Generally Sikuli isn’t the best solution for large test automation projects due to it’s limitations. However I’ve seen some people implementing large frameworks with Sikuli, using Page Objects design pattern etc. But this tool performs surprisingly well in untypical situations or small / fast automation tasks.

Let’s have a look at two test cases I created with Sikuli. First one is a combination of Selenium and Sikuli in Java. The other one is implemented solely in Sikuli IDE.

Example: Sikuli + Selenium WebDriver + TestNG + Java

Our test steps to automate are following:

  • Go to „https://code.google.com/p/altdrag”
  • Click „Download installer”
  • Click „Save File” button
  • Click „Save” button in the next window
  • Press Win+D to minimize all windows
  • Verify downloaded on the desktop
  • Delete above file

Step 1: Download and install Sikuli
http://www.sikuli.org
Step 2: Include Sikuli in your project
Add „sikuli-java.jar” library in your IDE
Step 3: Create screenshots
Picture2 Picture3 Picture4 Picture5
Step 4: Write the script:

package sikuli;

import org.openqa.selenium.By;
import org.openqa.selenium.WebDriver;
import org.openqa.selenium.firefox.FirefoxDriver;
import org.sikuli.script.FindFailed;
import org.sikuli.script.Key;
import org.sikuli.script.KeyModifier;
import org.sikuli.script.Screen;
import org.testng.annotations.Test;

public class SikuliExample {

	@Test
	public void fileDownload() throws FindFailed {
		//WebDriver
		WebDriver driver = new FirefoxDriver();
		driver.get("https://code.google.com/p/altdrag");
		driver.findElement(By.linkText("Download installer"))
				.click();

		//Sikuli
		Screen screen = new Screen();
		screen.click("images/saveFile.PNG");
		screen.click("images/save.PNG");
		screen.type("d", KeyModifier.WIN);
		screen.wait("images/icon.PNG");
		screen.click("images/icon.PNG");
		screen.type(Key.DELETE);
		screen.click("images/yes.PNG");

		driver.close();
	}
}

Above test will use Selenium WebDriver to start Firefox browser, open desired page and click download button. Then Sikuli will handle Windows UI, which is our of range for Selenium. It’ll save the file, verify it exists on Desktop and then delete it.
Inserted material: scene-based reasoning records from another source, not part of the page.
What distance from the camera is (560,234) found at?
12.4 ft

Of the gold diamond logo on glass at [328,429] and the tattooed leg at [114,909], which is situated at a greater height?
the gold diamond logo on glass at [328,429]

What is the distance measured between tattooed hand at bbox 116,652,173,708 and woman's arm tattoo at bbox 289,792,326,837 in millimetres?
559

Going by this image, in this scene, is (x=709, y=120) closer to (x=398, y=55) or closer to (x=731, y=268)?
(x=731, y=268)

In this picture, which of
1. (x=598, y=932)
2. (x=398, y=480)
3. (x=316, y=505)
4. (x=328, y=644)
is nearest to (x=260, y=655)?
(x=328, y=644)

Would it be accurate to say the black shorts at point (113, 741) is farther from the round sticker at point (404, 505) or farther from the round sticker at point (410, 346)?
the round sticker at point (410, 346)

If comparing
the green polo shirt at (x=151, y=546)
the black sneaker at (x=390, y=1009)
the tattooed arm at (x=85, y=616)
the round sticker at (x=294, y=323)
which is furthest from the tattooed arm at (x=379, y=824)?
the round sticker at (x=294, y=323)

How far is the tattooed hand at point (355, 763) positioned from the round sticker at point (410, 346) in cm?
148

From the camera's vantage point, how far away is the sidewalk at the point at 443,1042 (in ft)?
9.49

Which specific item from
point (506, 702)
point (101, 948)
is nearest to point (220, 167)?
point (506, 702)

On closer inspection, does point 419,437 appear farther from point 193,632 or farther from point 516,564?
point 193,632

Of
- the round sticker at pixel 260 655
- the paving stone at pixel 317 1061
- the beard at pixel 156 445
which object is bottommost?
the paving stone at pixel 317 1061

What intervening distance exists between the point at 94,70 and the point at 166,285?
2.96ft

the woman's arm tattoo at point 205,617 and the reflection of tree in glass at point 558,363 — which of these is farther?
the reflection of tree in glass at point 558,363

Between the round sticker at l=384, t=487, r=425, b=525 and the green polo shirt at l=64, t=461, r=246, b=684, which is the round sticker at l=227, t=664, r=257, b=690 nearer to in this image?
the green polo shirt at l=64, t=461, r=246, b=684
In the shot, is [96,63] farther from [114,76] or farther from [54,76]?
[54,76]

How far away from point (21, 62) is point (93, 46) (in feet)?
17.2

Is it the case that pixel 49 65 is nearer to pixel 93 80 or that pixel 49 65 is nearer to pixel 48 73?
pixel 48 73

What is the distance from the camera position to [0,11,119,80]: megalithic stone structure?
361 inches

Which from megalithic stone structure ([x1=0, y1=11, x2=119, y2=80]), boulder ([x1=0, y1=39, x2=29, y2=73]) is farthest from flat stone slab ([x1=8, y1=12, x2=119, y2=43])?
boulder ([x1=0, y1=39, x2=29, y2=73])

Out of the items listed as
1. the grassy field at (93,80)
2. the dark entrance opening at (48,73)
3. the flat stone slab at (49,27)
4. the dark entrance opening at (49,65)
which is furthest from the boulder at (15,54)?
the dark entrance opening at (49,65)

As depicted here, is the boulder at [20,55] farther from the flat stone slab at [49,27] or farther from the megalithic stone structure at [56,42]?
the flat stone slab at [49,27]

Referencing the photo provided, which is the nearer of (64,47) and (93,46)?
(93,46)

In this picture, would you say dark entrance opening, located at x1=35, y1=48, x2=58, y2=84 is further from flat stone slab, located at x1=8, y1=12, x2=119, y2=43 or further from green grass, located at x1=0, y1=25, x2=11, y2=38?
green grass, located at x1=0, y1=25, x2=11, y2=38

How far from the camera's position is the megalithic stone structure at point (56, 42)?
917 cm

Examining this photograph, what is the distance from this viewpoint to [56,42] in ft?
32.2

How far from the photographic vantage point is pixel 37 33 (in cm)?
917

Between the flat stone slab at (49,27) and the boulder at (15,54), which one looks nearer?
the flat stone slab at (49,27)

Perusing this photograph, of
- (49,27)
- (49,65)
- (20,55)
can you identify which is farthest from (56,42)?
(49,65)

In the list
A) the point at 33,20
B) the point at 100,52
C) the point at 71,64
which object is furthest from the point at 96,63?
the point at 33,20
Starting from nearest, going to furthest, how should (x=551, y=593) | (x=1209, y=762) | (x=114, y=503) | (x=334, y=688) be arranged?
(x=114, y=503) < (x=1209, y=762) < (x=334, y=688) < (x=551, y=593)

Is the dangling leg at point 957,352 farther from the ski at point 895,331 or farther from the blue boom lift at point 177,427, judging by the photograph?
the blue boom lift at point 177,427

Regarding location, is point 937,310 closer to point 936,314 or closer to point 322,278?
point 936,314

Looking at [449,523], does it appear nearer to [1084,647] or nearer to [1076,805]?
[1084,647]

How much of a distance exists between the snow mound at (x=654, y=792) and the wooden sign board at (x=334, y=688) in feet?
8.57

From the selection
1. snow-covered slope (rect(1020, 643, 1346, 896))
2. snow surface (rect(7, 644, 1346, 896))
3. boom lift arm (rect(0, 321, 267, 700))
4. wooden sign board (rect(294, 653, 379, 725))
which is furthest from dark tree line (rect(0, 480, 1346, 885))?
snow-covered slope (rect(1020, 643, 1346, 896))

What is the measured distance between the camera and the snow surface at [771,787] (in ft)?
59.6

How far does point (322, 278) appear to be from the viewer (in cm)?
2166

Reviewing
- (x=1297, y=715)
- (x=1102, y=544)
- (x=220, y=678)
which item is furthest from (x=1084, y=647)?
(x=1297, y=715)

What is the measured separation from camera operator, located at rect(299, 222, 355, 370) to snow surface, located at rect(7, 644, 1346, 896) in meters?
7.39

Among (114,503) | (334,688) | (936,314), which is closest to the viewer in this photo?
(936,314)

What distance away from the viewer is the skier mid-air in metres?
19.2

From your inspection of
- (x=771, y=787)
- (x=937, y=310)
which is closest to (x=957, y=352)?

Here’s the demo how the test execution looks like:

Example: Sikuli IDE

Sikuli provides it’s own IDE:

Picture6

It’s quite intuitive tool. There are all basic commands listed on the left panel: click(), hover(), type() etc. As you can see in above screenshot the test script is written in the mixture of code and screenshot thumbnails, which makes it perfectly understandable even for people who doesn’t know any programming language. Scripts are written in Jython, so you can extend it as you wish with any Python programming structures and Java libraries.
There are also few handy tools for creating screenshots, regions. The other helpful tool is matching preview window:

Picture7

It lets you see in real time what’s the result of the image recognition algorithm for given screenshot and current content displayed on the screen.

Ok, now we will automate following test flow in Sikuli IDE:

  • Run the script on Windows
  • Switch to Ubuntu on VMware
  • Open Firefox
  • Navigate to Rio de Janeiro on Google Maps
  • Collapse side panel
  • Enable Google Street View on Astoria Palace
  • Look around Copacapana until you find a girl on a bicycle
  • Zoom into the girl

As you see these steps would be a pain in the neck to implement in other test automation tools. We have to handle Windows UI, then enter into virtual machine, navigate to web page and then interact with dynamically generated web content.
In Sikuli we can do it with such simple script:

Picture8

The code is self-explanatory so let’s just see how it works:

Bottom line

I hope this post gives an idea what Sikuli is and when it could be useful. Certainly this tool is not something that you could rely all your test automation on, but it’s worth remembering as one day it could save you a lot of work with some simple tasks.